Consequently, it is best to check that the python library you plan to use supports the version of CUDA you have installed for your operating system and architecture. On my Windows 11 machine, I have CUDA 11.8 installed, which you can find here. After the installer exits, you may need to restart your computer for the installation to be complete. You can check that cuda is correctly installed with the following command: nvcc --version

PyTorch

I have found that PyTorch has the best support for Python on Windows. This webpage provides all the information you need to install it in your venv. If you are using same software stack as me (Windows, CUDA 11.8, PIP), you can install it using this command:

pip3 install torch --index-url https://download.pytorch.org/whl/cu118

If you visited the webpage I provided, you will notice that the command they provide also contains torchvision and torchaudio. These are extensions to PyTorch that provide datasets, transforms, and models (e.g. MNIST, cropping, ResNet) that are commonly used in these domains. You don't need them to get started, and can always install them later.

You can test your PyTorch installation and see which GPUs are detected using:

1 import torch
2 
3 print('Import Successful!')
4 if torch.cuda.is_available():
5     x = torch.cuda.device_count()
6     for i in range(x):
7         print(f'GPU {i}: {torch.cuda.get_device_name(i)}')
8 else:
9     print('No GPUs Detected')

Tensorflow

Unfortunately, I have found that Tensorflow has more compatability issues than PyTorch. On the installation homepage, you will find that Tensorflow only works with Python Versions 3.8-3.11, and has no GPU support on macOS. Tensorflow works best in the Linux ecosystem, but unless you have a dedicated machine for software development, you are likely running Windows or macOS on your personal machine.

Since version 2, Tensorflow simply does not work on Windows. You can circumvent this by using the Windows Subsystem for Linux (WSL2), but that comes with its own set of headaches and compatability issues.

For this reason, PyTorch is often preferred in research environments for its ease of use. Tensorflow has a slight edge in large-scale production projects, and is often used in industry. Since this blog mainly concerns R&D, I will be using PyTorch in all of my projects.

Beyond PyTorch

I would be remiss if I didn't mention a few of the other "big players" in Python's machine learning ecosystem. You will likely encounter the following libraries sometime along the road, and I will talk about some of them in the following section:

XGBoost: Library for decision trees, ensemble learning, and gradient boosting
Scikit-Learn: Wide range of data science tools, including clustering, regression, dimensionality reduction, and model selection.
Hugging Face Transformers: Makes a huge-selection of transfer models easily accessible. Part of the Hugging Face ecosystem
OpenCV: Computer vision library with a rich feature set, including many classical operations and techniques that underlie modern CNNs and vision transformers
ONNX: A universal runtime for neural networks. Trained models can be exported to ONNX format and easily run on many platforms (desktop, web, mobile, microcontroller, etc.)
Ray: A suite of libraries for optimization, scaling, and distributed computation.
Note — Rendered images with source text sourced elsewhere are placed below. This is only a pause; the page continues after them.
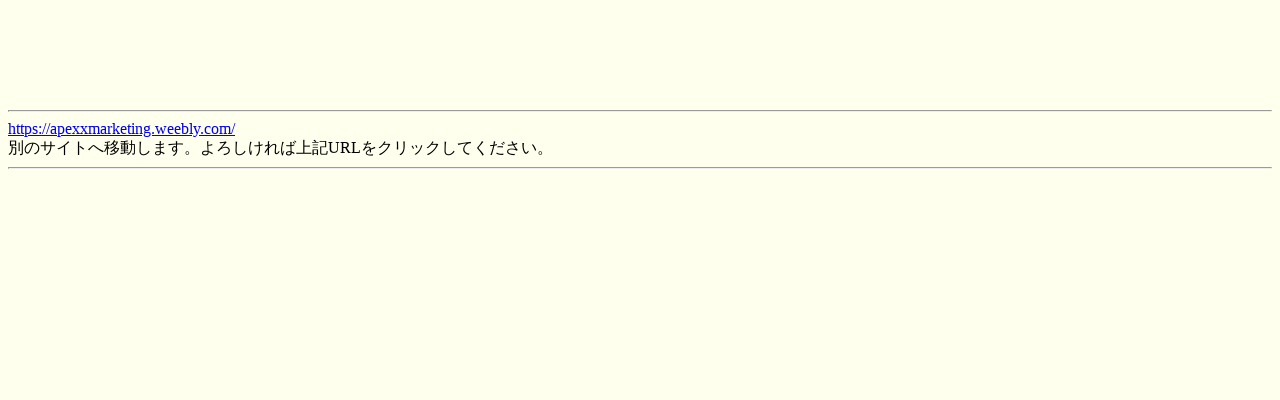

--- FILE ---
content_type: text/html; charset=Shift_JIS
request_url: https://img.2chan.net/bin/jump.php?https://apexxmarketing.weebly.com/
body_size: 647
content:
<!DOCTYPE html>
<html>
<head>
<meta http-equiv="Content-Type" content="text/html; charset=Shift_JIS" />
<title>jump</title>
<style type="text/css">
body {background-color:#ffffee;}
</style>
</head>
<body>
<iframe src="//dec.2chan.net/bin/jump_ad.htm?191106" frameborder="0" scrolling="no" width="728" height="90"></iframe>
<hr><a href="https://apexxmarketing.weebly.com/">https://apexxmarketing.weebly.com/</a><br>別のサイトへ移動します。よろしければ上記URLをクリックしてください。<hr>
<iframe src="//dec.2chan.net/bin/jump_ad.htm?191106" frameborder="0" scrolling="no" width="728" height="90"></iframe>
<!--95053795--></body>
</html>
Includes RlLib, a library for training neural networks using reinforcement learning.

Other Data Science Libraries

If you are brand-new to Python, you may want to familiarize yourself with these additional libraries. They are considered Python staples and are widely used across application domains. When working with Python's machine learning ecosystem, you will likely encounter references to these libraries or may even need to use them yourself:

NumPy: Essential for any application regarding vectorization and array computation.
Pandas: Dataframes in Python. Easily load, manipulate, and transform tabular data.
Matplotlib: Fundamental visualization library. Commonly used to create plots and other data visualizations.